Once you get it back, incorporate what notations you received and thought made sense to change.
It would have taken me a decade to write my first novel if I hadn’t of set daily quotas on myself. 10 pages a day to start with. As the story gets written, it gets easier to write. By the end, my quota was 25-30 pages a day. If I didn’t meet my quota one day, the missing pages got added to the next days quota. For example, I write 8 pages today means I have to write 12 tomorrow. It was a mental way for me to stay on track. I increased the quota when I found it was too easy to meet and I was exceeding it.
- Don’t get married to anything in your novel!

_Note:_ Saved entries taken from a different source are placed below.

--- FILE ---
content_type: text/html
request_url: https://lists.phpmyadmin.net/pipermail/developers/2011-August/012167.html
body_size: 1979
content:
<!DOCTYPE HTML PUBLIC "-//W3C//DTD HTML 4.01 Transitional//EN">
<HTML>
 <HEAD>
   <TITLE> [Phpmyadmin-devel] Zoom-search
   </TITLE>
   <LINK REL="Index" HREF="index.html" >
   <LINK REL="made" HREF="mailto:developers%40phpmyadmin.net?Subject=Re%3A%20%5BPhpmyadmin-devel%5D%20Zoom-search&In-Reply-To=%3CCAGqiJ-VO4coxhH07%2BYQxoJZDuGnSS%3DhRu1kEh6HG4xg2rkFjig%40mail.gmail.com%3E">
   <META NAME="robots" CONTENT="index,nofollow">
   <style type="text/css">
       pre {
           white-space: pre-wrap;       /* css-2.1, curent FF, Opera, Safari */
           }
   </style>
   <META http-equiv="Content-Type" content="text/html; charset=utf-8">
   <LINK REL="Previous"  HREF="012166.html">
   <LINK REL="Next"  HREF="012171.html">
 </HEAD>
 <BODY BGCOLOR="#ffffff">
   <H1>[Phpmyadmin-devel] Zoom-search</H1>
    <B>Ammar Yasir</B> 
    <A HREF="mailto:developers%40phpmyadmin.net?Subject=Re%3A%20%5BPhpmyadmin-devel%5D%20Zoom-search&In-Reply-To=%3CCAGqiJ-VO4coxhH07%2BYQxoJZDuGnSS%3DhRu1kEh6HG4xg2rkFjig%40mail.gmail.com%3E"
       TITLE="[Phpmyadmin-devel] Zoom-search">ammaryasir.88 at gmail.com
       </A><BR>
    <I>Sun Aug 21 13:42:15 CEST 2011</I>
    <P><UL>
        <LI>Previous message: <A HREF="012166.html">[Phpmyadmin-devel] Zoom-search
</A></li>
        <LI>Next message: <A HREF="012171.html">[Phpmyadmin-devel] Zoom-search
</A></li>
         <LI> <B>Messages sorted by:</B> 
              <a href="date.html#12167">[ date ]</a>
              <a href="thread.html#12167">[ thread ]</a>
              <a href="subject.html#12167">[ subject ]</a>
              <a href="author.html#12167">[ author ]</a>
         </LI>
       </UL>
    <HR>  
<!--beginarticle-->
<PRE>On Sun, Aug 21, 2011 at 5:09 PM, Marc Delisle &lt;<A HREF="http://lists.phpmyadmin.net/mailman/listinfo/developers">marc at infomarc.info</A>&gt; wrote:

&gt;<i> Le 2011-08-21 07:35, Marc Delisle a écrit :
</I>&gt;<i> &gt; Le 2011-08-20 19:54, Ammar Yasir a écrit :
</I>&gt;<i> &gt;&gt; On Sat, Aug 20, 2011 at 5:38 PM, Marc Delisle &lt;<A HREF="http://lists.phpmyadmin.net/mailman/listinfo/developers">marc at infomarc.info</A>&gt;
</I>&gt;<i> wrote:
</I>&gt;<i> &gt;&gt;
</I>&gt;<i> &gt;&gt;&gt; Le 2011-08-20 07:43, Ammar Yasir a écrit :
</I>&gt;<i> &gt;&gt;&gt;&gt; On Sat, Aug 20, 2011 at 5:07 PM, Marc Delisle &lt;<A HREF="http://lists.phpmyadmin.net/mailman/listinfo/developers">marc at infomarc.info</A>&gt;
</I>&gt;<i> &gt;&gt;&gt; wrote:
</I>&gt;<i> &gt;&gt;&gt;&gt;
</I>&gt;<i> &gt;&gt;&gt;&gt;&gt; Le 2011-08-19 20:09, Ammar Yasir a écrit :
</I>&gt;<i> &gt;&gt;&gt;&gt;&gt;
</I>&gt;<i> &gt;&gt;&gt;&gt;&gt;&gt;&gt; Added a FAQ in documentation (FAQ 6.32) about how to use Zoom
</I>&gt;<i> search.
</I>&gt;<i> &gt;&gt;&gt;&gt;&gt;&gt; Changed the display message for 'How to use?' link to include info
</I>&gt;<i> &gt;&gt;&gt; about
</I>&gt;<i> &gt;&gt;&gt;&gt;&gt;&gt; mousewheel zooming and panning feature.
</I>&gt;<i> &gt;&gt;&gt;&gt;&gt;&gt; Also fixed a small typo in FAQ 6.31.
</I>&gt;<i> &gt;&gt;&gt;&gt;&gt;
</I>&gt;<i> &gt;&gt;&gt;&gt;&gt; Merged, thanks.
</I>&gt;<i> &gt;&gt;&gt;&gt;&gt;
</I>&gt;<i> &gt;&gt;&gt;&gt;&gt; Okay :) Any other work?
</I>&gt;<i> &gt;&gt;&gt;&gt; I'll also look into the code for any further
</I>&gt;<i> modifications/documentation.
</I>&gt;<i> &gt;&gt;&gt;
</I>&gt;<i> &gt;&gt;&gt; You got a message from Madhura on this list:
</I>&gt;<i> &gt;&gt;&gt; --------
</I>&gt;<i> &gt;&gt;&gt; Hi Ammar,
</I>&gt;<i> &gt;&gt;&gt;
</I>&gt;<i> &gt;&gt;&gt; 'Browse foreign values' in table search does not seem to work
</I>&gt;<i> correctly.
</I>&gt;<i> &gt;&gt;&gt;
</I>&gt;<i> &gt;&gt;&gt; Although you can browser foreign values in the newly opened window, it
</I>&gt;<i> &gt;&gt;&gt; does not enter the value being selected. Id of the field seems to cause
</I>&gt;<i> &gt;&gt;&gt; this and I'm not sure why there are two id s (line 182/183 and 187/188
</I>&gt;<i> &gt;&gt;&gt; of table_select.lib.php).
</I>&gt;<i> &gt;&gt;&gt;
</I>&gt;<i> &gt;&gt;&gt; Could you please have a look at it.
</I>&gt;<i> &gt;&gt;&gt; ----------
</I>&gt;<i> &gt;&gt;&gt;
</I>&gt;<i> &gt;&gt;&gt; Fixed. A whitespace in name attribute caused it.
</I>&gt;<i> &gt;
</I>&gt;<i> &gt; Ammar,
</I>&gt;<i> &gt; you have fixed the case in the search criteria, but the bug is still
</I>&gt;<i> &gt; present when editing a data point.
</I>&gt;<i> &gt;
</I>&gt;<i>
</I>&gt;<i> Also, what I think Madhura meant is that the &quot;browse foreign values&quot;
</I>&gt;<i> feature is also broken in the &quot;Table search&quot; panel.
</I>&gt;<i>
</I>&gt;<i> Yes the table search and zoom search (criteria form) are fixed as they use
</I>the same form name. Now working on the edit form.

I gave a short story I wrote to a friend to read/edit last week. She gave me back some good notes. One being that she thought the ending was too quick and she gave me a suggestion on away to prolong the plot twist. I thought about it, and she was right. I made a few modifications and it really flows much better now. If I’d been stubborn and thought the baby that was my story was perfect just the way any mother would think her child was, I’d have been holding it back from being all that it could be.
- What about all these fancy writing computer programs?
Don’t get sucked into the mentality that a computer program will help you write a book. People were doing it with feather quills and writing masterpieces of the English language long before the advent of the computer age. I use MS Word and do just fine. If you’re trying to write your first book, believe me, that is hard enough without tossing learning a new computer program into the mix. Concentrate on writing, not fiddling with the newest software. I promise you, the software isn’t going to write your book for you while you slumber at night.
Well, that’s my advice on how to get started. I could go on and on and on about the subject, and I’m sure I will in future posts.
Jennifer Geoghan, author of The Purity of Blood novel series and If Love is a Lie: A Partly True Love Story.